EXTRAIT DU DOCUMENT:
=-=-=-=-=
France | France, Conseil d'État, 3ème et 8ème sous-sections réunies, 13 juillet 2007, 287364


Vu, enregistrés le 22 novembre 2005 et le 22 mars 2006 au secrétariat du contentieux du Conseil d'Etat, la requête et le mémoire complémentaire présentés pour M. et Mme Albert A demeurant ... ; M. et Mme A demandent au Conseil d'Etat :

1°) d'annuler l'arrêt du 19 septembre 2005 par lequel la cour administrative d'appel de Paris, d'une part, a rejeté leur requête tendant à la réformation du jugement du 20 novembre 2002 du tribunal administratif de Paris en tant qu'il ne les avait pas entièrement déchargé du supplément d'impôt sur le revenu auquel ils ont été assujetti

s au titre de 1989 et, d'autre part, sur l'appel incident du ministre de ...

Vu, enregistrés le 22 novembre 2005 et le 22 mars 2006 au secrétariat du contentieux du Conseil d'Etat, la requête et le mémoire complémentaire présentés pour M. et Mme Albert A demeurant ... ; M. et Mme A demandent au Conseil d'Etat :

1°) d'annuler l'arrêt du 19 septembre 2005 par lequel la cour administrative d'appel de Paris, d'une part, a rejeté leur requête tendant à la réformation du jugement du 20 novembre 2002 du tribunal administratif de Paris en tant qu'il ne les avait pas entièrement déchargé du supplément d'impôt sur le revenu auquel ils ont été assujettis au titre de 1989 et, d'autre part, sur l'appel incident du ministre de l'économie, des finances et de l'industrie, les a rétablis au rôle de cet impôt au titre de 1989 à raison des droits dont le tribunal administratif les avait déchargés ;

2°) de mettre à la charge de l'Etat la somme de 3 000 euros au titre de l'article L. 761-1 du code de justice administrative ;

.
=-=-=-=-=
EXTRAIT DE DONNÉES:

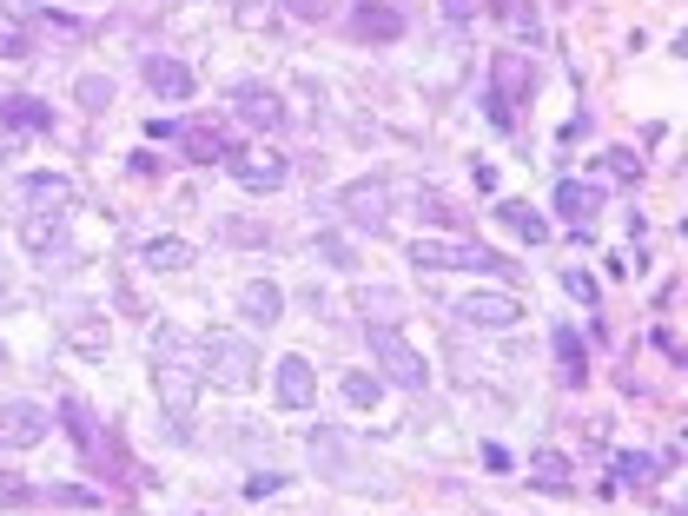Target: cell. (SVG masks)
<instances>
[{"mask_svg": "<svg viewBox=\"0 0 688 516\" xmlns=\"http://www.w3.org/2000/svg\"><path fill=\"white\" fill-rule=\"evenodd\" d=\"M139 80H146L159 99H192V66L172 60V53H146V60H139Z\"/></svg>", "mask_w": 688, "mask_h": 516, "instance_id": "obj_13", "label": "cell"}, {"mask_svg": "<svg viewBox=\"0 0 688 516\" xmlns=\"http://www.w3.org/2000/svg\"><path fill=\"white\" fill-rule=\"evenodd\" d=\"M239 312H245L252 325H278V318H285V292H278L272 278H245V285H239Z\"/></svg>", "mask_w": 688, "mask_h": 516, "instance_id": "obj_20", "label": "cell"}, {"mask_svg": "<svg viewBox=\"0 0 688 516\" xmlns=\"http://www.w3.org/2000/svg\"><path fill=\"white\" fill-rule=\"evenodd\" d=\"M152 358H166V365H192V371H199V338H186L179 325H159V331H152Z\"/></svg>", "mask_w": 688, "mask_h": 516, "instance_id": "obj_23", "label": "cell"}, {"mask_svg": "<svg viewBox=\"0 0 688 516\" xmlns=\"http://www.w3.org/2000/svg\"><path fill=\"white\" fill-rule=\"evenodd\" d=\"M338 398H345L351 411H378V404H384V385H378L371 371H345V385H338Z\"/></svg>", "mask_w": 688, "mask_h": 516, "instance_id": "obj_25", "label": "cell"}, {"mask_svg": "<svg viewBox=\"0 0 688 516\" xmlns=\"http://www.w3.org/2000/svg\"><path fill=\"white\" fill-rule=\"evenodd\" d=\"M0 60H33V27H27V13H7V7H0Z\"/></svg>", "mask_w": 688, "mask_h": 516, "instance_id": "obj_24", "label": "cell"}, {"mask_svg": "<svg viewBox=\"0 0 688 516\" xmlns=\"http://www.w3.org/2000/svg\"><path fill=\"white\" fill-rule=\"evenodd\" d=\"M563 292L583 298V305H596V278H590V272H563Z\"/></svg>", "mask_w": 688, "mask_h": 516, "instance_id": "obj_37", "label": "cell"}, {"mask_svg": "<svg viewBox=\"0 0 688 516\" xmlns=\"http://www.w3.org/2000/svg\"><path fill=\"white\" fill-rule=\"evenodd\" d=\"M179 146H186V159H199V166H212V159H225V126L219 119H186L179 126Z\"/></svg>", "mask_w": 688, "mask_h": 516, "instance_id": "obj_18", "label": "cell"}, {"mask_svg": "<svg viewBox=\"0 0 688 516\" xmlns=\"http://www.w3.org/2000/svg\"><path fill=\"white\" fill-rule=\"evenodd\" d=\"M311 252H318L325 265H351V245H345V239H331V232H318V239H311Z\"/></svg>", "mask_w": 688, "mask_h": 516, "instance_id": "obj_36", "label": "cell"}, {"mask_svg": "<svg viewBox=\"0 0 688 516\" xmlns=\"http://www.w3.org/2000/svg\"><path fill=\"white\" fill-rule=\"evenodd\" d=\"M245 192H278L285 179H292V159L285 152H272V146H225V159H219Z\"/></svg>", "mask_w": 688, "mask_h": 516, "instance_id": "obj_4", "label": "cell"}, {"mask_svg": "<svg viewBox=\"0 0 688 516\" xmlns=\"http://www.w3.org/2000/svg\"><path fill=\"white\" fill-rule=\"evenodd\" d=\"M603 212V192L590 186V179H557V219H570V225H590Z\"/></svg>", "mask_w": 688, "mask_h": 516, "instance_id": "obj_19", "label": "cell"}, {"mask_svg": "<svg viewBox=\"0 0 688 516\" xmlns=\"http://www.w3.org/2000/svg\"><path fill=\"white\" fill-rule=\"evenodd\" d=\"M411 265L417 272H510L490 245H477V239H417L411 245Z\"/></svg>", "mask_w": 688, "mask_h": 516, "instance_id": "obj_3", "label": "cell"}, {"mask_svg": "<svg viewBox=\"0 0 688 516\" xmlns=\"http://www.w3.org/2000/svg\"><path fill=\"white\" fill-rule=\"evenodd\" d=\"M371 358L384 365V378H398L404 391H424L431 385V365L417 358V345H404L391 325H371Z\"/></svg>", "mask_w": 688, "mask_h": 516, "instance_id": "obj_6", "label": "cell"}, {"mask_svg": "<svg viewBox=\"0 0 688 516\" xmlns=\"http://www.w3.org/2000/svg\"><path fill=\"white\" fill-rule=\"evenodd\" d=\"M345 27H351L358 40H398V33H404V13H398V7H384V0H358Z\"/></svg>", "mask_w": 688, "mask_h": 516, "instance_id": "obj_17", "label": "cell"}, {"mask_svg": "<svg viewBox=\"0 0 688 516\" xmlns=\"http://www.w3.org/2000/svg\"><path fill=\"white\" fill-rule=\"evenodd\" d=\"M338 212L358 225V232H391V179L371 172V179H351L338 192Z\"/></svg>", "mask_w": 688, "mask_h": 516, "instance_id": "obj_5", "label": "cell"}, {"mask_svg": "<svg viewBox=\"0 0 688 516\" xmlns=\"http://www.w3.org/2000/svg\"><path fill=\"white\" fill-rule=\"evenodd\" d=\"M490 13L504 20V33L517 40V53L543 46V13H537V0H490Z\"/></svg>", "mask_w": 688, "mask_h": 516, "instance_id": "obj_15", "label": "cell"}, {"mask_svg": "<svg viewBox=\"0 0 688 516\" xmlns=\"http://www.w3.org/2000/svg\"><path fill=\"white\" fill-rule=\"evenodd\" d=\"M60 418H66V431H73V444H86V451H99V431H93V411H86L80 398H66V404H60Z\"/></svg>", "mask_w": 688, "mask_h": 516, "instance_id": "obj_29", "label": "cell"}, {"mask_svg": "<svg viewBox=\"0 0 688 516\" xmlns=\"http://www.w3.org/2000/svg\"><path fill=\"white\" fill-rule=\"evenodd\" d=\"M0 371H7V351H0Z\"/></svg>", "mask_w": 688, "mask_h": 516, "instance_id": "obj_42", "label": "cell"}, {"mask_svg": "<svg viewBox=\"0 0 688 516\" xmlns=\"http://www.w3.org/2000/svg\"><path fill=\"white\" fill-rule=\"evenodd\" d=\"M152 391H159V411L186 431V424H192V404H199V371H192V365L152 358Z\"/></svg>", "mask_w": 688, "mask_h": 516, "instance_id": "obj_7", "label": "cell"}, {"mask_svg": "<svg viewBox=\"0 0 688 516\" xmlns=\"http://www.w3.org/2000/svg\"><path fill=\"white\" fill-rule=\"evenodd\" d=\"M278 404H285V411H298V418L318 404V371H311V358H298V351H292V358H278Z\"/></svg>", "mask_w": 688, "mask_h": 516, "instance_id": "obj_11", "label": "cell"}, {"mask_svg": "<svg viewBox=\"0 0 688 516\" xmlns=\"http://www.w3.org/2000/svg\"><path fill=\"white\" fill-rule=\"evenodd\" d=\"M225 239H232V245H265L272 232H265L258 219H225Z\"/></svg>", "mask_w": 688, "mask_h": 516, "instance_id": "obj_34", "label": "cell"}, {"mask_svg": "<svg viewBox=\"0 0 688 516\" xmlns=\"http://www.w3.org/2000/svg\"><path fill=\"white\" fill-rule=\"evenodd\" d=\"M66 338H73L93 365L113 351V331H106V318H99V312H73V318H66Z\"/></svg>", "mask_w": 688, "mask_h": 516, "instance_id": "obj_22", "label": "cell"}, {"mask_svg": "<svg viewBox=\"0 0 688 516\" xmlns=\"http://www.w3.org/2000/svg\"><path fill=\"white\" fill-rule=\"evenodd\" d=\"M616 471H623V484H656V457H643V451H623Z\"/></svg>", "mask_w": 688, "mask_h": 516, "instance_id": "obj_33", "label": "cell"}, {"mask_svg": "<svg viewBox=\"0 0 688 516\" xmlns=\"http://www.w3.org/2000/svg\"><path fill=\"white\" fill-rule=\"evenodd\" d=\"M40 438H46V411H40V404H27V398L0 404V444H7V451H33Z\"/></svg>", "mask_w": 688, "mask_h": 516, "instance_id": "obj_12", "label": "cell"}, {"mask_svg": "<svg viewBox=\"0 0 688 516\" xmlns=\"http://www.w3.org/2000/svg\"><path fill=\"white\" fill-rule=\"evenodd\" d=\"M20 206L27 212H66L73 206V179L66 172H27L20 179Z\"/></svg>", "mask_w": 688, "mask_h": 516, "instance_id": "obj_14", "label": "cell"}, {"mask_svg": "<svg viewBox=\"0 0 688 516\" xmlns=\"http://www.w3.org/2000/svg\"><path fill=\"white\" fill-rule=\"evenodd\" d=\"M73 99H80L86 113H106V106H113V80H106V73H80V80H73Z\"/></svg>", "mask_w": 688, "mask_h": 516, "instance_id": "obj_27", "label": "cell"}, {"mask_svg": "<svg viewBox=\"0 0 688 516\" xmlns=\"http://www.w3.org/2000/svg\"><path fill=\"white\" fill-rule=\"evenodd\" d=\"M530 484H537V491H557V497H563V491H570V464H563L557 451H543V457L530 464Z\"/></svg>", "mask_w": 688, "mask_h": 516, "instance_id": "obj_28", "label": "cell"}, {"mask_svg": "<svg viewBox=\"0 0 688 516\" xmlns=\"http://www.w3.org/2000/svg\"><path fill=\"white\" fill-rule=\"evenodd\" d=\"M437 7H444V20H457V27H464V20H470L484 0H437Z\"/></svg>", "mask_w": 688, "mask_h": 516, "instance_id": "obj_40", "label": "cell"}, {"mask_svg": "<svg viewBox=\"0 0 688 516\" xmlns=\"http://www.w3.org/2000/svg\"><path fill=\"white\" fill-rule=\"evenodd\" d=\"M311 457H318L325 471H345V438H338V431H318V438H311Z\"/></svg>", "mask_w": 688, "mask_h": 516, "instance_id": "obj_32", "label": "cell"}, {"mask_svg": "<svg viewBox=\"0 0 688 516\" xmlns=\"http://www.w3.org/2000/svg\"><path fill=\"white\" fill-rule=\"evenodd\" d=\"M358 305L371 312V325H391V312H398V298H391V292H371V285L358 292Z\"/></svg>", "mask_w": 688, "mask_h": 516, "instance_id": "obj_35", "label": "cell"}, {"mask_svg": "<svg viewBox=\"0 0 688 516\" xmlns=\"http://www.w3.org/2000/svg\"><path fill=\"white\" fill-rule=\"evenodd\" d=\"M530 93H537V66H530V53H517V46H504V53L490 60V119H497V126L510 133Z\"/></svg>", "mask_w": 688, "mask_h": 516, "instance_id": "obj_2", "label": "cell"}, {"mask_svg": "<svg viewBox=\"0 0 688 516\" xmlns=\"http://www.w3.org/2000/svg\"><path fill=\"white\" fill-rule=\"evenodd\" d=\"M0 119H13V126H46L53 113L33 106V99H20V93H0Z\"/></svg>", "mask_w": 688, "mask_h": 516, "instance_id": "obj_31", "label": "cell"}, {"mask_svg": "<svg viewBox=\"0 0 688 516\" xmlns=\"http://www.w3.org/2000/svg\"><path fill=\"white\" fill-rule=\"evenodd\" d=\"M451 318L484 325V331H510V325L523 318V298H510V292H464V298L451 305Z\"/></svg>", "mask_w": 688, "mask_h": 516, "instance_id": "obj_8", "label": "cell"}, {"mask_svg": "<svg viewBox=\"0 0 688 516\" xmlns=\"http://www.w3.org/2000/svg\"><path fill=\"white\" fill-rule=\"evenodd\" d=\"M550 345H557V365H563V378H570V385H583V378H590V365H583V338H576L570 325H557V338H550Z\"/></svg>", "mask_w": 688, "mask_h": 516, "instance_id": "obj_26", "label": "cell"}, {"mask_svg": "<svg viewBox=\"0 0 688 516\" xmlns=\"http://www.w3.org/2000/svg\"><path fill=\"white\" fill-rule=\"evenodd\" d=\"M285 13H298V20H325V0H278Z\"/></svg>", "mask_w": 688, "mask_h": 516, "instance_id": "obj_39", "label": "cell"}, {"mask_svg": "<svg viewBox=\"0 0 688 516\" xmlns=\"http://www.w3.org/2000/svg\"><path fill=\"white\" fill-rule=\"evenodd\" d=\"M20 252L53 265L66 252V212H20Z\"/></svg>", "mask_w": 688, "mask_h": 516, "instance_id": "obj_10", "label": "cell"}, {"mask_svg": "<svg viewBox=\"0 0 688 516\" xmlns=\"http://www.w3.org/2000/svg\"><path fill=\"white\" fill-rule=\"evenodd\" d=\"M7 285H13V272H7V259H0V298H7Z\"/></svg>", "mask_w": 688, "mask_h": 516, "instance_id": "obj_41", "label": "cell"}, {"mask_svg": "<svg viewBox=\"0 0 688 516\" xmlns=\"http://www.w3.org/2000/svg\"><path fill=\"white\" fill-rule=\"evenodd\" d=\"M656 351H663L669 365H682V338H676V331H663V325H656Z\"/></svg>", "mask_w": 688, "mask_h": 516, "instance_id": "obj_38", "label": "cell"}, {"mask_svg": "<svg viewBox=\"0 0 688 516\" xmlns=\"http://www.w3.org/2000/svg\"><path fill=\"white\" fill-rule=\"evenodd\" d=\"M232 113H239L245 126H258V133H278V126H285V99H278L265 80H239V86H232Z\"/></svg>", "mask_w": 688, "mask_h": 516, "instance_id": "obj_9", "label": "cell"}, {"mask_svg": "<svg viewBox=\"0 0 688 516\" xmlns=\"http://www.w3.org/2000/svg\"><path fill=\"white\" fill-rule=\"evenodd\" d=\"M139 259H146V272H186V265H192V245H186L179 232H159V239L139 245Z\"/></svg>", "mask_w": 688, "mask_h": 516, "instance_id": "obj_21", "label": "cell"}, {"mask_svg": "<svg viewBox=\"0 0 688 516\" xmlns=\"http://www.w3.org/2000/svg\"><path fill=\"white\" fill-rule=\"evenodd\" d=\"M596 179H616V186H636V179H643V166H636L629 152H596Z\"/></svg>", "mask_w": 688, "mask_h": 516, "instance_id": "obj_30", "label": "cell"}, {"mask_svg": "<svg viewBox=\"0 0 688 516\" xmlns=\"http://www.w3.org/2000/svg\"><path fill=\"white\" fill-rule=\"evenodd\" d=\"M199 371H205L219 391H252V385H258V351H252L239 331L212 325V331L199 338Z\"/></svg>", "mask_w": 688, "mask_h": 516, "instance_id": "obj_1", "label": "cell"}, {"mask_svg": "<svg viewBox=\"0 0 688 516\" xmlns=\"http://www.w3.org/2000/svg\"><path fill=\"white\" fill-rule=\"evenodd\" d=\"M490 212H497V225H504L510 239H523V245H543V239H550V219H543L537 206H523V199H497Z\"/></svg>", "mask_w": 688, "mask_h": 516, "instance_id": "obj_16", "label": "cell"}]
</instances>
=-=-=-=-=
CONSIGNE ÉCRITE: Reproduisez un passage de l'extrait du document : commencez aux mots « France | France, Conseil » et arrêtez-vous après « ministre de ... ». Les données ne servent à rien pour ce travail.

RÉPONSE ATTENDUE:
France | France, Conseil d'État, 3ème et 8ème sous-sections réunies, 13 juillet 2007, 287364


Vu, enregistrés le 22 novembre 2005 et le 22 mars 2006 au secrétariat du contentieux du Conseil d'Etat, la requête et le mémoire complémentaire présentés pour M. et Mme Albert A demeurant ... ; M. et Mme A demandent au Conseil d'Etat :

1°) d'annuler l'arrêt du 19 septembre 2005 par lequel la cour administrative d'appel de Paris, d'une part, a rejeté leur requête tendant à la réformation du jugement du 20 novembre 2002 du tribunal administratif de Paris en tant qu'il ne les avait pas entièrement déchargé du supplément d'impôt sur le revenu auquel ils ont été assujetti

s au titre de 1989 et, d'autre part, sur l'appel incident du ministre de ...